TFS: Patient-centricity is a key theme in modern healthcare. In your view, what does a truly patient-centered clinical research ecosystem look like?
Georgina Kyriakoudes: A truly patient-centered ecosystem treats participants as partners rather than subjects. Patients should understand how their data is being used. They should have visibility into the research they contribute to. Participation should be simple and accessible regardless of geography, mobility, or background.
Most importantly, participants should see the impact of their contributions. People are far more willing to participate when they understand that their experiences are helping improve healthcare for future generations. That is the future we are trying to build.
TFS: What advice would you offer to entrepreneurs seeking to build innovative solutions in highly regulated sectors such as healthcare and life sciences?
Georgina Kyriakoudes: Spend as much time understanding the environment as you do understanding the problem. Healthcare is an incredibly complex ecosystem. Even the best technology will struggle if it cannot integrate into existing workflows or address the realities faced by clinicians and patients. You must ask difficult questions.
Who will pay for the solution? How will it fit into existing systems? Will the benefits justify change?
Healthcare is not resistant to innovation. Healthcare professionals simply prioritize patient safety and clinical outcomes above everything else. The entrepreneurs who succeed understand this reality and build solutions that work with the system while gradually improving it.
TFS: Looking ahead, what are the most exciting opportunities and trends that you believe will redefine clinical research over the next decade?
Georgina Kyriakoudes: I believe we are entering an exciting era of remote and hybrid research models.
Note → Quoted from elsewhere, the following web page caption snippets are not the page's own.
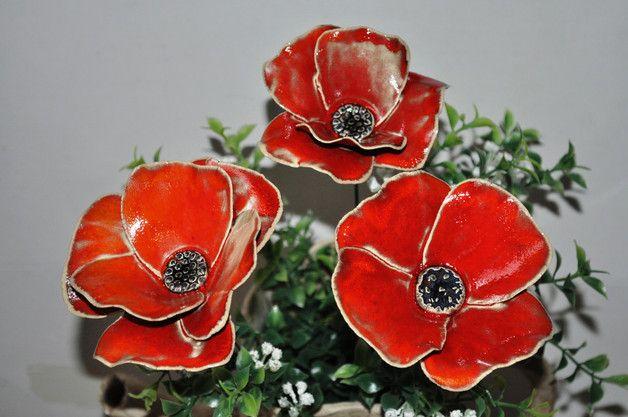Ich Fertige In Meiner Kleinen Topferei Keramikblumen In 20 Formen Und 15 Verschiedenen Farben Bzw Farbkombinationen Die Blume Keramik Blumen Blumen Keramik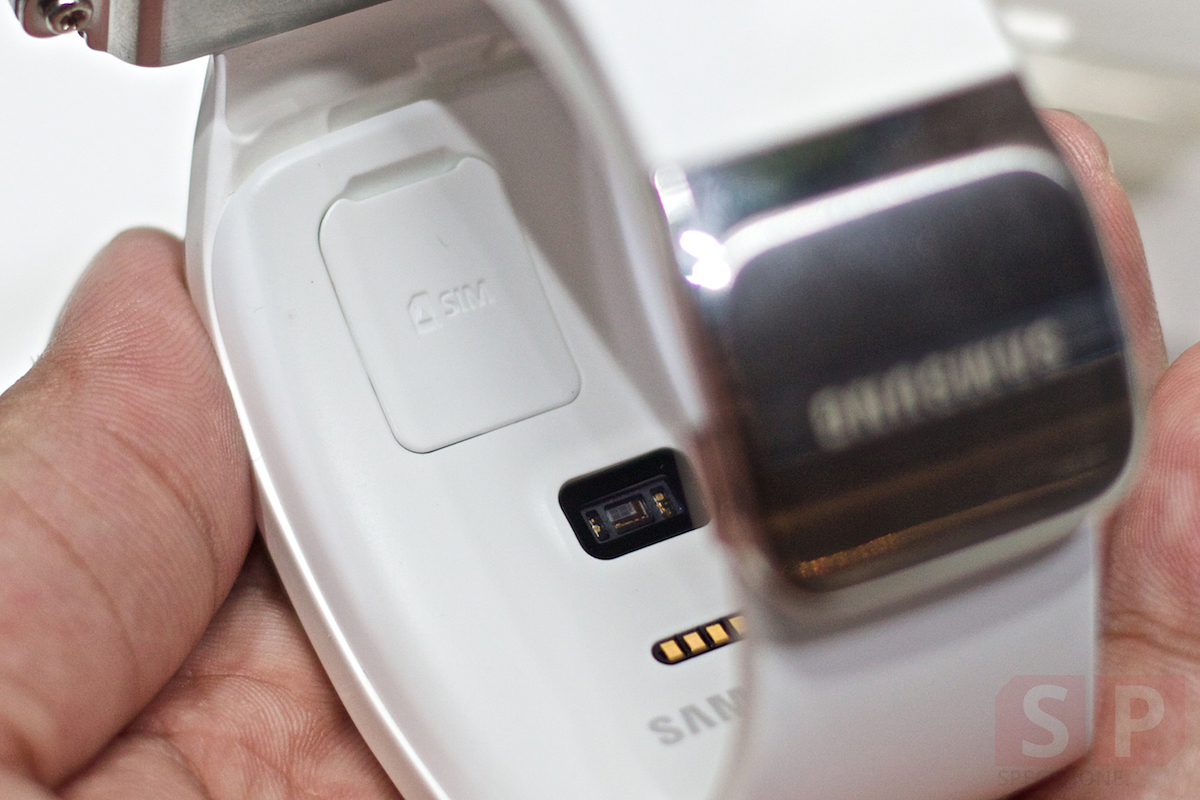 Preview-Samsung-Galaxy-Note-Edge-Gear-S-Gear-VR-TGS2014-SpecPhone 035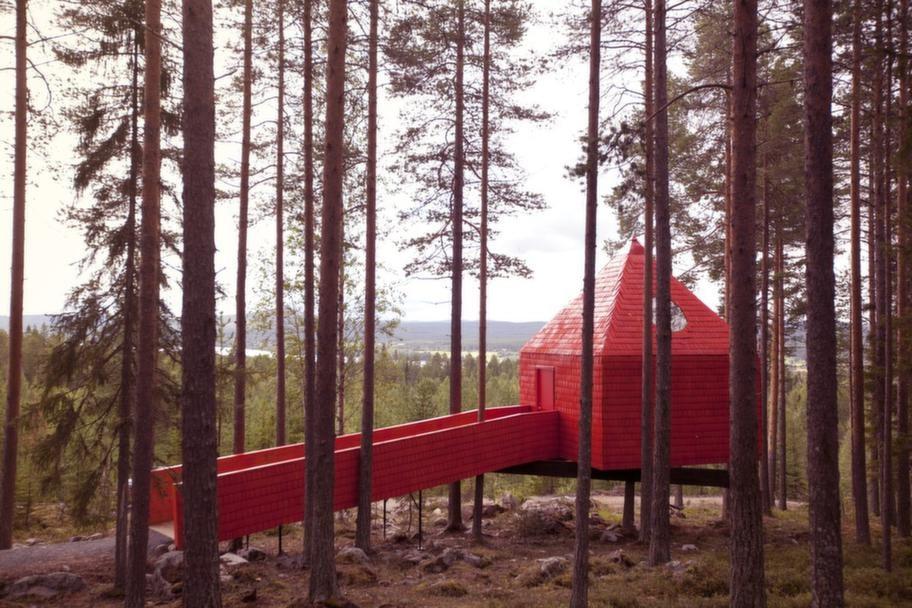 """The Cone, eller """"Blå kotten"""", är handikappanpassad och ritad av arkitektbyrån SandellSandberg. Foto: Peter Lundstrom, WDO - www.treehotel.se"""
Digital technologies, wearables, remote monitoring, and at-home testing are transforming what is possible. These technologies make research far more accessible and inclusive. They reduce barriers that have historically prevented many people from participating in studies. At the same time, they enable researchers to collect richer and more longitudinal data. This deeper understanding of health over time will play a major role in advancing personalized and preventative healthcare. The future of research will be more connected, more representative, and significantly more patient-centric.
TFS: If you could leave one lasting legacy through Aria Health, what impact would you hope the company has on patients, healthcare professionals, and the broader research community?
Georgina Kyriakoudes: I hope Aria helps create a future where participation in research becomes a normal and valued part of healthcare. Research should never feel distant, inaccessible, or reserved for a select few.
For patients, I hope we create a world where people have a voice and play an active role in shaping the future of medicine.
For researchers and healthcare professionals, I hope we provide richer insights and stronger engagement with the communities they serve.
Ultimately, I would like Aria’s legacy to be transforming research from something that is done to patients into something that is done with them. If we can make research more human, more inclusive, and more connected to everyday life, then I believe we will have achieved something truly meaningful.
TFS: Georgina, your story is a powerful reminder that some of the most meaningful innovations emerge from deeply personal experiences. Thank you for sharing your entrepreneurial journey and your vision for a more patient-centered future.
Georgina Kyriakoudes: Thank you. It has been a pleasure. I truly believe the future of healthcare depends on bringing patients closer to the research process and ensuring their voices are heard. If Aria Health can help make that happen, then we will have made a meaningful contribution to healthcare.
TFS: We look forward to watching the next chapter of the Aria Health story unfold. Thank you once again for your time.
Georgina Kyriakoudes: Thank you. It has been wonderful speaking with you.